All dressed up in its feathered best, alone among a crowd of waterfowl, the grebe on the lake has nothing to do but dive. It would seem the bird that fished through winter in monochrome has coloured up for the spring to no avail. An alluring chestnut ruff, a jaunty little black crest; all adornment is redundant for this great crested grebe without the presence of a mate. And if breeding is the reason for being, then its summer is already over. The grebe upends and sinks out of sight. This is, after all, a fishing lake.
Standing at the water’s edge on an islet just a few metres away is another lone individual, and the first of its kind I have seen in this county. I should be whooping with delight, and I do, but silently, for I know its relations well, and they are generally a timid lot. Sure enough, a squabble of greylag geese causes this bird to raise its head, and extend its neck in alarm to full heron height.

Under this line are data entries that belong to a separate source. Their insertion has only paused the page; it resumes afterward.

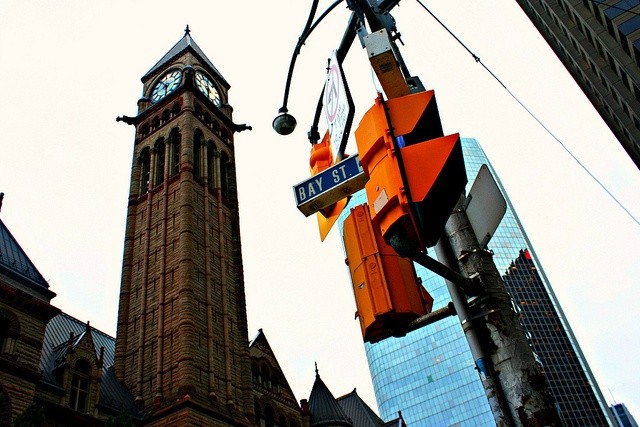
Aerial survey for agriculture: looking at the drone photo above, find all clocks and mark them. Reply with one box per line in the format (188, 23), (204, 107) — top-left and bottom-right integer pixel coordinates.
(194, 69), (223, 110)
(148, 67), (182, 104)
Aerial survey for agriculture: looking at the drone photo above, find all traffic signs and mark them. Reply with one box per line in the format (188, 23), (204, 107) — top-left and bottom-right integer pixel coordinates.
(293, 151), (366, 208)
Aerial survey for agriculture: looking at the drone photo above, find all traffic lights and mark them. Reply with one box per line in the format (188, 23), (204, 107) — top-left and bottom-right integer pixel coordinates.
(380, 88), (469, 253)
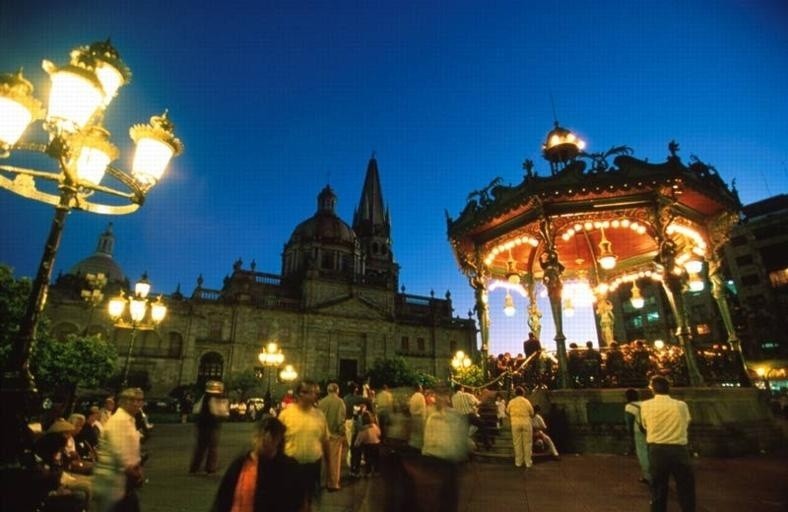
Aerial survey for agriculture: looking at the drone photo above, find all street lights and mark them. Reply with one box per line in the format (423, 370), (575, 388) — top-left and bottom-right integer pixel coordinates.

No question this bird fits every word of its name. Great. White. Egret. Whiter than a snow-white swan, it’s a true egret in appearance, though its length makes it impossible to confuse with its diminutive cousins, the cattle and little egrets. A lifting breeze flicks up a tiny detail on the back of its neck, the hint of an aigrette, the so-called tuft of breeding plumes. A feature without a purpose for this bird, for in all likelihood this egret is in the vanguard of the celibate pioneers, overshooting the Channel by accident or design. Numbers of great whites in the UK are rising and more are finding company to mate, but this arrival looks set to spend the season alone.
After a few minutes of head up on guard, the egret relaxes a little by withdrawing into the typical no-neck heron hunch. Something catches its eye, for it shoots out its beak, then draws it right back as if it were an arrow held in a bowstring. A spot of fishing for Billy no-mates?